Efficacy Evaluation and Recurrence Monitoring of Therapy for Esophageal Squamous Cell Carcinoma Based on ctDNA-MRD.

Esophageal Squamous Cell Carcinoma Clinical Trial

Official title:
Efficacy Evaluation and Recurrence Monitoring of Neoadjuvant Therapy and Adjuvant Therapy for Esophageal Squamous Cell Carcinoma Based on ctDNA-MRD.

Clinical Trial Details — Status: Not yet recruiting

Administrative data
NCT number NCT05900583
Other study ID # RICE-MRD
Secondary ID
Status Not yet recruiting
Phase
First received
Last updated
Start date June 1, 2023
Est. completion date August 31, 2025

Study information
Verified date June 2023
Source Guangdong Provincial People's Hospital
Contact n/a
Is FDA regulated No
Health authority
Study type Observational [Patient Registry]

Clinical Trial Summary

This project is focusing on who have locally advanced esophageal squamous cell carcinoma and have undergone neoadjuvant and adjuvant therapy, followed by surgical resection.
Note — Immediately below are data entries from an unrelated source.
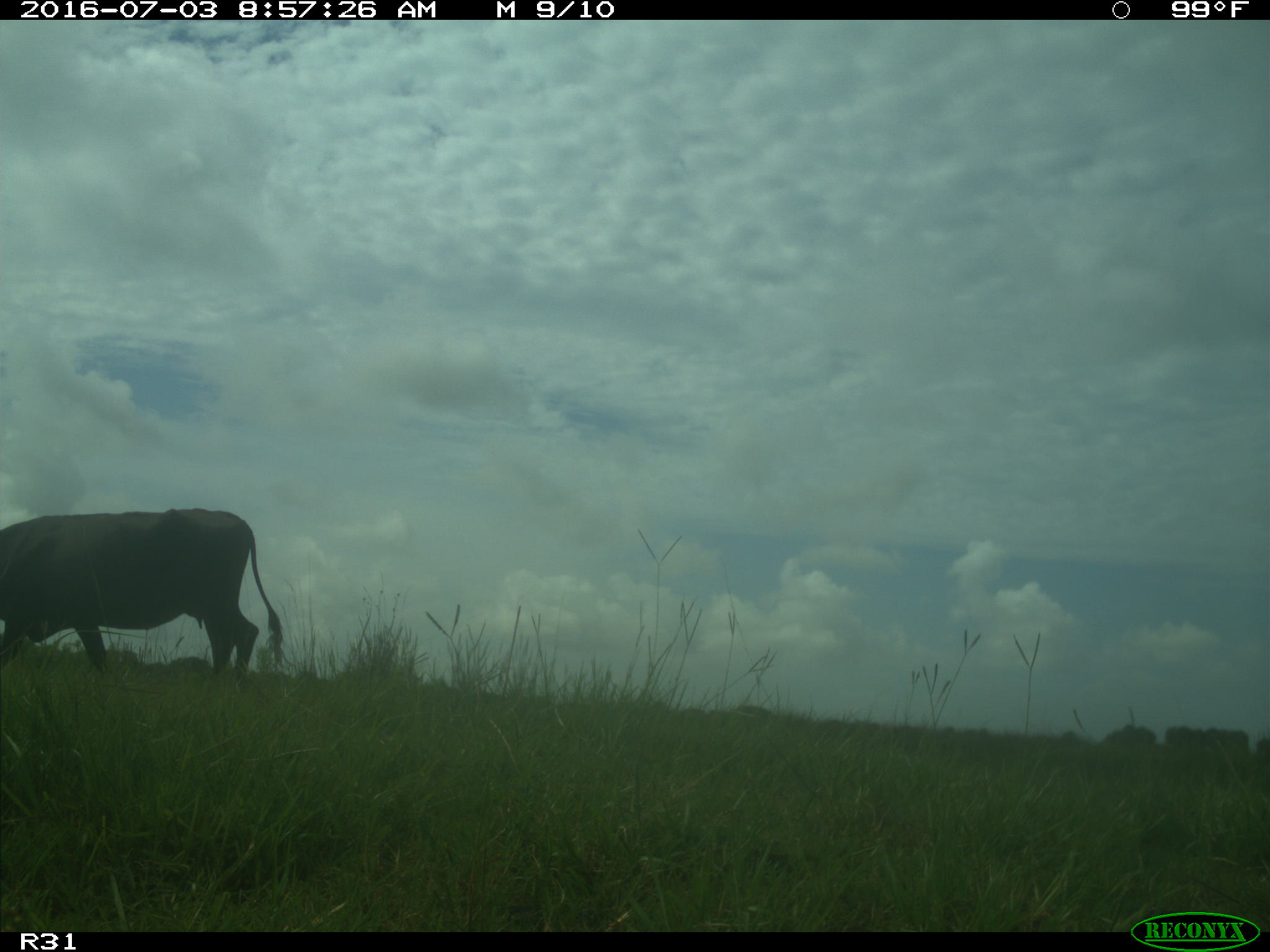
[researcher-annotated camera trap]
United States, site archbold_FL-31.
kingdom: Animalia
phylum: Chordata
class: Mammalia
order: Artiodactyla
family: Bovidae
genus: Bos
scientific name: Bos taurus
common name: domestic cow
The exclusive MRD (Minimal residual disease) probe consists of an exclusive "molecular label" formulated according to the individual genome mutation profile and 21 critical tumor driver genes. By continuously monitoring each patient's ctDNA dynamics, changes in ctDNA concentration or ctDNA-MRD negative/positive results will serve as the primary indicators to assess the efficacy and prognosis of patients with esophageal squamous cell carcinoma.

Description:

The goal of this project is to recruit 50 patients who have locally advanced esophageal squamous cell carcinoma and have undergone neoadjuvant and adjuvant therapy, followed by surgical resection. Initially, tumor tissues from all patients will undergo a more comprehensive NGS sequencing process (WESPlus) than whole-exome sequencing. This will provide a complete genomic mutation profile for each patient. Subsequently, a specific algorithm will be used to accurately select 20 mutation sites as the patient's unique "molecular label." Additionally, 21 critical driver genes related to tumors will be combined, leading to the creation of an exclusive MRD probe. This will enable ultra-high-depth capture sequencing of ctDNA samples from patients at 100,000x. By continuously monitoring each patient's ctDNA dynamics, changes in ctDNA concentration or ctDNA-MRD negative/positive results will serve as the primary indicators to assess the efficacy and prognosis of patients with esophageal squamous cell carcinoma.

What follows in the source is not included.